What have we learned about financial markets and regulations?
Speech by José Manuel González-Páramo, Member of the Executive Board of the ECB, XXVII Reunión Círculo de Economía, Sitges
It is a pleasure to have the opportunity to speak at this prestigious forum today. The first round of the meetings of “Círculo de Economía” took place exactly 50 years ago (in 1961), constituting a very unique event in Spain at that time. Since then, these meetings have provided an excellent forum to exchange views and ideas on issues of European and global relevance. Today we meet at a time of multiple challenges for our world, so I am sure that inspiring discussions will take place.
For more than three years we have been focused on the challenges that the financial crisis has posed to our economies and our societies. Still, recent developments in European sovereign debt markets as well as ongoing economic difficulties in some euro area countries remind us that the crisis is not over yet. While the ECB continues to confront, in a decisive manner, the tensions in financial markets, it is also involved in the reform of the global financial system that is currently in progress.
I would like to lay out today what I believe are the core areas of the regulatory reform, detailing what has been achieved and what remains to be done.
Let me start by saying that under the leadership of the G20, a remarkable amount of work has been done by the Financial Stability Board (FSB) and the Basel Committee regarding financial reform. In Europe, the European Commission has also adopted several new pieces of legislation and many more are underway in order to strengthen the regulatory and supervisory framework.
I believe that we can identify the following key areas of the financial reform: First, strengthening the resilience of financial institutions. This includes the introduction of the Basel III framework for banks, eliminating the too-big-to fail problem as well as ensuring adequate oversight of the shadow banking system. Second, increasing transparency and mitigating the pro-cyclicality in financial markets and finally, third, introducing macro-prudential supervision, which can be considered as the missing link in the pre-crisis era. The crisis has shown the need for a systemic perspective of the financial system that takes into account the interactions within the system as well as with the real economy.
1. Strengthening the resilience of financial institutions.
Let me first start with Basel III, which constitutes the cornerstone of regulatory reform for the banking sector. While Basel II was very much focused on a single ratio (capital to risk-weighted assets), Basel III takes a more comprehensive approach, addressing deficiencies of Basel II and further strengthening the armoury of prudential requirements. Let me highlight the main elements of the new Basel III framework:
Basel III provides for higher minimum capital requirements, a stricter definition of eligible capital and more transparency. The crisis highlighted the urgency of establishing a common definition of capital. The fact that the definition of what constituted Tier 1 capital was neither transparent nor harmonized across countries, contributed to a generalised loss of confidence in the quality of regulatory capital. In addition, it proved necessary to increase the overall level and loss-absorbing capacity of the capital held by banks.
Moreover, Basel III introduces also entirely new concepts, such as non-risk-based leverage ratios and mandatory liquidity requirements. The leverage ratio will offer a transparent measure to the market that will complement the risk-based capital calculations and introduce additional safeguards against model risk and measurement error. The new liquidity buffers will ensure, in the short term, that banks hold sufficient high quality liquid assets to withstand an acute stress. In the longer term, the buffers will increase banks’ incentives to use more stable sources of funding on a structural basis.

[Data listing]
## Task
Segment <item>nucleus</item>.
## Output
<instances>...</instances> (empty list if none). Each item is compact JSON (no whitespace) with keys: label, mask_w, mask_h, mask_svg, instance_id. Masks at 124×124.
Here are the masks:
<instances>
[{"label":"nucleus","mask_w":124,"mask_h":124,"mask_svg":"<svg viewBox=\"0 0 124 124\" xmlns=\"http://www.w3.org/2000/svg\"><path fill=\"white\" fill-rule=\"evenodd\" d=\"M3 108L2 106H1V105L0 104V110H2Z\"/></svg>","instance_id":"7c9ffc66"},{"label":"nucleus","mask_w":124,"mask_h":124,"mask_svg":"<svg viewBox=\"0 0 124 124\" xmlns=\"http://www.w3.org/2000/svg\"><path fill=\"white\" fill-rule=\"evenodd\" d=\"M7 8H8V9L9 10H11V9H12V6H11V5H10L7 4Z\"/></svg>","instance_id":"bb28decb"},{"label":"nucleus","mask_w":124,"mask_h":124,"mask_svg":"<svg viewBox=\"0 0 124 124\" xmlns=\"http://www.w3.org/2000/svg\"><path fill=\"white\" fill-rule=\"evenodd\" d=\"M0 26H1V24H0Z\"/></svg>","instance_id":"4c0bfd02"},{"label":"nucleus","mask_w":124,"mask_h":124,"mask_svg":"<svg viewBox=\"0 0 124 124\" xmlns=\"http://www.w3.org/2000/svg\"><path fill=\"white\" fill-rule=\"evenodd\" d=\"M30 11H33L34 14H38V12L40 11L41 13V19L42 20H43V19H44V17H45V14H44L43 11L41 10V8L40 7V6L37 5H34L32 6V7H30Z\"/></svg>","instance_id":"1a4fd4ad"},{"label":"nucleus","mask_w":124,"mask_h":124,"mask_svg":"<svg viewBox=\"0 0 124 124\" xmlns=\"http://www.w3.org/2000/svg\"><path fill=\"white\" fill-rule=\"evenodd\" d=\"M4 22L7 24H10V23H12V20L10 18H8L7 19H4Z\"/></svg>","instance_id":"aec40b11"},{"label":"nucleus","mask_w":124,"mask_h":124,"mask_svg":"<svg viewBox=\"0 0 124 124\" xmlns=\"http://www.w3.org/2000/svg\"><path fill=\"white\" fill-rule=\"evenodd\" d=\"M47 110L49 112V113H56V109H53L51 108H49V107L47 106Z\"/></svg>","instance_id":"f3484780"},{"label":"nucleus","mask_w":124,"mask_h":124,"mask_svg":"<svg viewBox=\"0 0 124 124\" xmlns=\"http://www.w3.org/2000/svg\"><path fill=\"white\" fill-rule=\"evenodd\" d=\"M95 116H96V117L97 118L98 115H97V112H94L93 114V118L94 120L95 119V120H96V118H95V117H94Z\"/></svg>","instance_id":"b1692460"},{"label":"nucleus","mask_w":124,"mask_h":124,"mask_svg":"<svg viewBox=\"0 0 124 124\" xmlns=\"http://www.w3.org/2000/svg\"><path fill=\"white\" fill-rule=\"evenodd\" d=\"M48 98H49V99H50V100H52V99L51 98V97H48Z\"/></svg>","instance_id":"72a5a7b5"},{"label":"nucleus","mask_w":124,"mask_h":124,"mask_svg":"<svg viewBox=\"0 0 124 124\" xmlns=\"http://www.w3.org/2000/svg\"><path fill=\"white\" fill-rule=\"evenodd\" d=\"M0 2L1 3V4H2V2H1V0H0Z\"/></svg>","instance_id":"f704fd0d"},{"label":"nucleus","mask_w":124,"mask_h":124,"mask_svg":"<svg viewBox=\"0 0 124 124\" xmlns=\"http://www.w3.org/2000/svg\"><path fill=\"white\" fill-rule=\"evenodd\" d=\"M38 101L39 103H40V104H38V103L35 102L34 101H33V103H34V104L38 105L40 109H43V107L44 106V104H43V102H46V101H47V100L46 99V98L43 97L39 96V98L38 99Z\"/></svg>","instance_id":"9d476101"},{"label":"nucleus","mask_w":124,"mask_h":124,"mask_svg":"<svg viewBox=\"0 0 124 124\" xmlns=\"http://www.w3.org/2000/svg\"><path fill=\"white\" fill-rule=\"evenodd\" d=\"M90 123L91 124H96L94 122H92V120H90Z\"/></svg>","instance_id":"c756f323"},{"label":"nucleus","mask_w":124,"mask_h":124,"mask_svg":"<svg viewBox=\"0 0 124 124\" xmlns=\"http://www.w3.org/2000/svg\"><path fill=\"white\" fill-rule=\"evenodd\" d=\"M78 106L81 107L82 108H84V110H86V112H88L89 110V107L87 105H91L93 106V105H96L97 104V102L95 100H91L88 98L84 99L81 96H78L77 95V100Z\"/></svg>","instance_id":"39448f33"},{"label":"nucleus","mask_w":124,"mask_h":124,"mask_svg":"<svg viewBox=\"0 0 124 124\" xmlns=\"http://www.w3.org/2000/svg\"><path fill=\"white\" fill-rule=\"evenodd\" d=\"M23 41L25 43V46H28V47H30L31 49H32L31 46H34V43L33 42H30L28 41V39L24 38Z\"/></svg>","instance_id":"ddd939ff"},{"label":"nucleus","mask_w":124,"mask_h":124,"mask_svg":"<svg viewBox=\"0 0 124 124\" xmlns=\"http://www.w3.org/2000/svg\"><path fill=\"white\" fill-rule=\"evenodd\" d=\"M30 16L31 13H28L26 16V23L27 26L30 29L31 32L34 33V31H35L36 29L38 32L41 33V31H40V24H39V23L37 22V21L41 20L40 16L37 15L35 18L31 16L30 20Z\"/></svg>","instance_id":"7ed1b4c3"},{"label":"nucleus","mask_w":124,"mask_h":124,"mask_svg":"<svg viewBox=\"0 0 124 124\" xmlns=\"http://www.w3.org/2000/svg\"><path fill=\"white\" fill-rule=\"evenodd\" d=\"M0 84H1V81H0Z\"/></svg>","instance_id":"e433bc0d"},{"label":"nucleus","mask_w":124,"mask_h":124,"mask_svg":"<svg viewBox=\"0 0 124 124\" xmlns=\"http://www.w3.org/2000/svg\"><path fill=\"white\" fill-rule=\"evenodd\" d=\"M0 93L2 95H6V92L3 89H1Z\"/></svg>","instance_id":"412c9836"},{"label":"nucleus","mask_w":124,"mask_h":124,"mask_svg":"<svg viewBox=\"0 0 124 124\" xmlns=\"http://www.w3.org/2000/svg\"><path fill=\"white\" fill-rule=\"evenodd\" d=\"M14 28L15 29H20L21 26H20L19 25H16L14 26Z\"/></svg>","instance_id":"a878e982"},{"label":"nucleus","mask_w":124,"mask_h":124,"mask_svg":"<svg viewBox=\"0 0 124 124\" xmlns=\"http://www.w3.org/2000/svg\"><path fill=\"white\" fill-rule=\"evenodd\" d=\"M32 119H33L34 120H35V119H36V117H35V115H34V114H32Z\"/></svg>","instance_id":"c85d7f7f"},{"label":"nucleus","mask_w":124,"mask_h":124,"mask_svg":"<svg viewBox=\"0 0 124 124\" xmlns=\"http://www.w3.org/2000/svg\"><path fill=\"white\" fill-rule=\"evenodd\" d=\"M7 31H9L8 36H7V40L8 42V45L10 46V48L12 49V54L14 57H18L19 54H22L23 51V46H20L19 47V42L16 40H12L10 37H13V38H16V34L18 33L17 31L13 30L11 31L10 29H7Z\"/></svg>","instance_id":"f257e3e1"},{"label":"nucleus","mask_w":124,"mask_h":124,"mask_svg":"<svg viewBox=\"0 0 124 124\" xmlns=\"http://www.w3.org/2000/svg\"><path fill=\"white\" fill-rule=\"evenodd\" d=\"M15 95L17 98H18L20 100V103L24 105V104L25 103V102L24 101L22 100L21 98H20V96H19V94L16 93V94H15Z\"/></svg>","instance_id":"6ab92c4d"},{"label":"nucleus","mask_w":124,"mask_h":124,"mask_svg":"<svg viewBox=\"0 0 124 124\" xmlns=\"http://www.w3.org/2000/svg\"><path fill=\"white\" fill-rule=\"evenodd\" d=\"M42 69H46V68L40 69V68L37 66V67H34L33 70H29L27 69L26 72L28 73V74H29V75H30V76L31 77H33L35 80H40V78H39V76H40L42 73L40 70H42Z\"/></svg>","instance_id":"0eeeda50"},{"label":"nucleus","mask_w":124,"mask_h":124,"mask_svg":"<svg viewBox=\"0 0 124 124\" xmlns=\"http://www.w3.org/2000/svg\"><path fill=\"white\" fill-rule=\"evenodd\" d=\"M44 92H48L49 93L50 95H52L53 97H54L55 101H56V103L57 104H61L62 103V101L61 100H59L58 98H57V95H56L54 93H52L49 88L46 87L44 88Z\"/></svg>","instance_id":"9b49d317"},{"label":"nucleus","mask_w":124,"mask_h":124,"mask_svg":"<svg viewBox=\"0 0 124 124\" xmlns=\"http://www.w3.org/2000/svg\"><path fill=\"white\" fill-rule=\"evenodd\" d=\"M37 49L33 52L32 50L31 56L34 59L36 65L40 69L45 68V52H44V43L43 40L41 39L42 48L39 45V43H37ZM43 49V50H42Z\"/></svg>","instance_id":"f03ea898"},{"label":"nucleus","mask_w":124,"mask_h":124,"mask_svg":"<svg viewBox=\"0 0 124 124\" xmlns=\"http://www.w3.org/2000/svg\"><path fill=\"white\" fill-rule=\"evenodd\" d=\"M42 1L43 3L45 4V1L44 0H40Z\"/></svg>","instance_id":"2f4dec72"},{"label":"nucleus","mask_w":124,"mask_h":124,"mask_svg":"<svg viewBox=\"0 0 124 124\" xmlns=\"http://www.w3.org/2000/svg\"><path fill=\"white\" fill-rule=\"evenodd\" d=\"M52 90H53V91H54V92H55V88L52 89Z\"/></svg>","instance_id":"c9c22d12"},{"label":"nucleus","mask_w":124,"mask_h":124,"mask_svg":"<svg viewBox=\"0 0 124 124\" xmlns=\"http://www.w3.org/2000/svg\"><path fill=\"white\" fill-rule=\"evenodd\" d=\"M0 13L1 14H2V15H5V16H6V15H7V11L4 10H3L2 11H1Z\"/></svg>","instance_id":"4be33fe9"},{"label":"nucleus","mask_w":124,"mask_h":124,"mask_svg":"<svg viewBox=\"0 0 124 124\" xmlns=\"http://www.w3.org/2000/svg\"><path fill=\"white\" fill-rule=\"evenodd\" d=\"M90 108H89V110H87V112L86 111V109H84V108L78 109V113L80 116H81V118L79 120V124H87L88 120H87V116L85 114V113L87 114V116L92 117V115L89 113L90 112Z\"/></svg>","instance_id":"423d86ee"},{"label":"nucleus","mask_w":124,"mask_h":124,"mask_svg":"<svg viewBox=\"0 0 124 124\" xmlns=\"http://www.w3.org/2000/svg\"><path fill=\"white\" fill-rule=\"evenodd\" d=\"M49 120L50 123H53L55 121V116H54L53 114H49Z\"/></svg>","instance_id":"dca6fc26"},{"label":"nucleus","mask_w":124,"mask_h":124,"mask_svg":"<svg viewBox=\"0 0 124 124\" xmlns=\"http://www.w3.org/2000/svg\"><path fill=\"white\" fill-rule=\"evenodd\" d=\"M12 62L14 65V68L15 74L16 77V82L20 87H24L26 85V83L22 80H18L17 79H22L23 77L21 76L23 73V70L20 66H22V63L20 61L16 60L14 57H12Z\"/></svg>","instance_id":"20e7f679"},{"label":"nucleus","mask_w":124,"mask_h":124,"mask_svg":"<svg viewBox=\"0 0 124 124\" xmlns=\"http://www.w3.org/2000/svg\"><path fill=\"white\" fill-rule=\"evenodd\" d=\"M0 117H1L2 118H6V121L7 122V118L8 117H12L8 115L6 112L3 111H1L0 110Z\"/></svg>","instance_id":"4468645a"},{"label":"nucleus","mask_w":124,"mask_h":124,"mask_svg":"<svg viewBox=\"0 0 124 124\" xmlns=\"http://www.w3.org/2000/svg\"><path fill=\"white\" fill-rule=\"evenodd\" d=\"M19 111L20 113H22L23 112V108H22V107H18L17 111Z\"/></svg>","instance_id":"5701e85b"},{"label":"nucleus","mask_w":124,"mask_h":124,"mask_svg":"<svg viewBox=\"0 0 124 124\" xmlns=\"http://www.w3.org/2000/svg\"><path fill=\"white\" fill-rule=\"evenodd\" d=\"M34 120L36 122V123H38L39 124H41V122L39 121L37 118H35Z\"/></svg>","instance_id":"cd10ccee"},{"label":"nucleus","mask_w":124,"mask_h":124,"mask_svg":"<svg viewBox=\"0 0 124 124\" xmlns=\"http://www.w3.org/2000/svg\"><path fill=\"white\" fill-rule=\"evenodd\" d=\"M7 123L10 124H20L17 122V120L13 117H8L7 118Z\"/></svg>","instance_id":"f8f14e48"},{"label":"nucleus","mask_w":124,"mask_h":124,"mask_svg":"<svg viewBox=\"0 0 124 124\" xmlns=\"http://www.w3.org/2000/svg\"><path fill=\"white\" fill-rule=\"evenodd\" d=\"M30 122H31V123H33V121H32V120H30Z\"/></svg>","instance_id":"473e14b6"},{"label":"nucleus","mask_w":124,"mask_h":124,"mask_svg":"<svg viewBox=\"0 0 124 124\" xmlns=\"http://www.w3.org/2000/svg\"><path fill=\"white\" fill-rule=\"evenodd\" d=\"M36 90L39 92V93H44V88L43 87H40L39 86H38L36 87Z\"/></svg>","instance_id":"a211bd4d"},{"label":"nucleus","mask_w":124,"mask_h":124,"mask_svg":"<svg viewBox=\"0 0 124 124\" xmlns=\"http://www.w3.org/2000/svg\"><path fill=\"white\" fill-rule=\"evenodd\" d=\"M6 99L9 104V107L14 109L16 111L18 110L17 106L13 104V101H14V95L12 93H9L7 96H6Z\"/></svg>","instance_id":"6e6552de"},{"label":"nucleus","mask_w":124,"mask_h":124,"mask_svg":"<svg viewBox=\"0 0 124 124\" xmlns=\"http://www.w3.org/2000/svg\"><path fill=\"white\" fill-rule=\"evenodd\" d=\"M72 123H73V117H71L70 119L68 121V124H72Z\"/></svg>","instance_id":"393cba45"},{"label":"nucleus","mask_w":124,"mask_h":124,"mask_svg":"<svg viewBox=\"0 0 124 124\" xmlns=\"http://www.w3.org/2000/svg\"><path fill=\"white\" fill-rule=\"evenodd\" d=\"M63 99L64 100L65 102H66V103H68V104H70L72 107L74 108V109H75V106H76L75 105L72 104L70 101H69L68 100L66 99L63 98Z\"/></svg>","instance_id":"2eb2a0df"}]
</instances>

[What to work on]
A: Answer each question from the speech on financial markets and regulations:
(i) In what year did the first round of the Círculo de Economía meetings take place?
(ii) On which single ratio was Basel II mainly focused?
(iii) Which area of reform is described as the missing link in the pre-crisis era?
B: According to the speech on financial markets and regulations, why did the crisis make a common definition of capital urgent?
C: State whether each statement agrees with the speech on financial markets and regulations, and quote the words that decide it:
(i) The speaker considers the crisis to be over.
(ii) The leverage ratio is meant to complement risk-based capital calculations.
(iii) In the short term, the new liquidity buffers are meant to make banks use more stable sources of funding.

[Exercise solutions]
A:
(i) 1961
(ii) Capital to risk-weighted assets
(iii) Macro-prudential supervision

B: The definition of Tier 1 capital was neither transparent nor harmonized across countries. This contributed to a generalised loss of confidence in the quality of regulatory capital.

C:
(i) No: "remind us that the crisis is not over yet"
(ii) Yes: "will complement the risk-based capital calculations"
(iii) No: "in the short term, that banks hold sufficient high quality liquid assets to withstand an acute stress"